Until quite recently this was the only painted intersection downtown, and the city only granted the permit because the school agreed not to paint anything that cars drive on. I suppose because downtown streets are real streets, for the use of serious people engaged in important business. As a serious major city, we can't risk having serious people bump into whimsical stuff that has no obvious business model, or they might freak out and take their important business elsewhere, like Texas maybe. (I'm just guessing here.) The City Repair folks have a Google map of past and present projects, and it shows about five items in the intersection category across the entire westside. There's one on the PSU campus on a closed section of SW Montgomery, which I apparently don't have any photos of yet. I'm about 75% sure that the other three listed downtown are either miscategorized, or don't exist anymore, or never existed in the first place. There now are a couple of others downtown (as of summer 2021) that aren't on this map because they weren't City Repair projects, but we'll get to those in their own separate posts.

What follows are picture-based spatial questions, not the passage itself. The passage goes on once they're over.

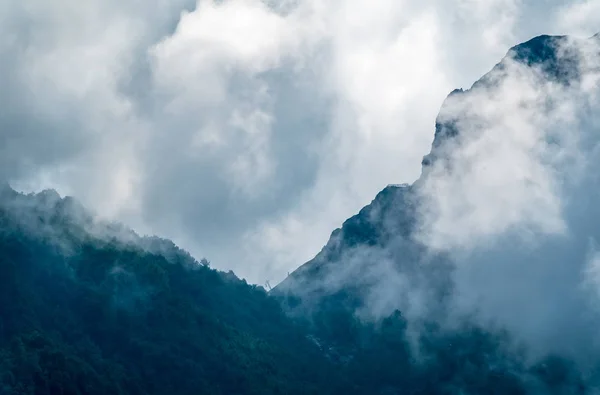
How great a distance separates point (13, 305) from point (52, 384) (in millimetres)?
34295

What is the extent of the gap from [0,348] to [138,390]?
39759mm

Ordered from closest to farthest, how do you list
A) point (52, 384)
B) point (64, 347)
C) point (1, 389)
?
point (1, 389) < point (52, 384) < point (64, 347)

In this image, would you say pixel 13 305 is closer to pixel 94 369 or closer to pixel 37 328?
pixel 37 328

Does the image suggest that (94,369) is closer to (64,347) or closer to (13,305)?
(64,347)

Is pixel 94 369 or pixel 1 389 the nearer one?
pixel 1 389

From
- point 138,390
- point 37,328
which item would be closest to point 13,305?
point 37,328

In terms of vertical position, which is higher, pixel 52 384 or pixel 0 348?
pixel 0 348

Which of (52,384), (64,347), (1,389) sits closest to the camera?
(1,389)

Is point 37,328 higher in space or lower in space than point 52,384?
higher

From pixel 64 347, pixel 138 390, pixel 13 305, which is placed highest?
pixel 13 305

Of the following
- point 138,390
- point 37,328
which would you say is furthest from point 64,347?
point 138,390

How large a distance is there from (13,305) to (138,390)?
44.2m

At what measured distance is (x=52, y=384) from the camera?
581ft

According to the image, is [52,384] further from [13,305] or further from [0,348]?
[13,305]
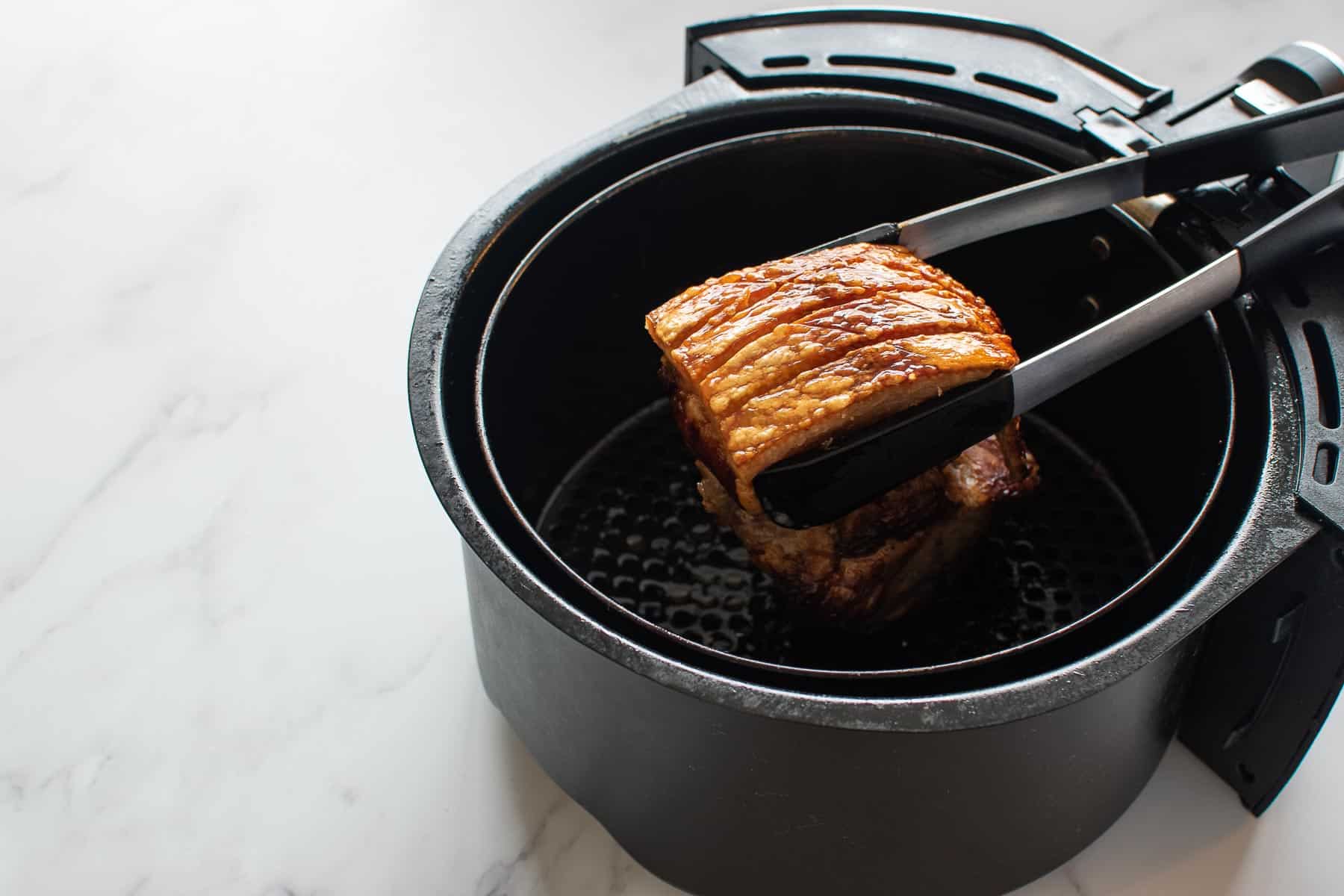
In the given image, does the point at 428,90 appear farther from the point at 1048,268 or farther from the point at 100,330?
the point at 1048,268

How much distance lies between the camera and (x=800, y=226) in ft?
5.13

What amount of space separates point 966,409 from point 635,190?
45cm

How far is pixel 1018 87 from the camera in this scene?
4.77 ft

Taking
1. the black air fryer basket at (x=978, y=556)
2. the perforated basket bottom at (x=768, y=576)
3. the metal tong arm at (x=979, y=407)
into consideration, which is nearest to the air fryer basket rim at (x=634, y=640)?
the black air fryer basket at (x=978, y=556)

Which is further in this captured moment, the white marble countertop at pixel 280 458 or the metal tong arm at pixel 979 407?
the white marble countertop at pixel 280 458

The remaining one on the map -- the one and only example on the entire westside outside of downtown, if the map is to be believed -- is wayyy out in Hillsboro, behind a church in an industrial park near the Cornelius Pass exit off Sunset, and I have no idea what sort of project it actually is, or was. This seems odd to me; Portland's westside does have a few neighborhoods that you'd think might be open to the idea, places like Northwest/Nob Hill, Multnomah Village, Hillsdale, Burlingame, Lair Hill, Corbett/Johns Landing, Homestead (the weird little neighborhood up in the West Hills behind OHSU), probably a few others I'm forgetting. Now, some of these neighborhoods are hilly and maybe don't have a lot of suitable intersections that are flat enough to be paintable, but zero? More likely the idea just sort of never caught on. Or at least it hasn't caught on yet, but might after somebody goes out on a limb and does the first one.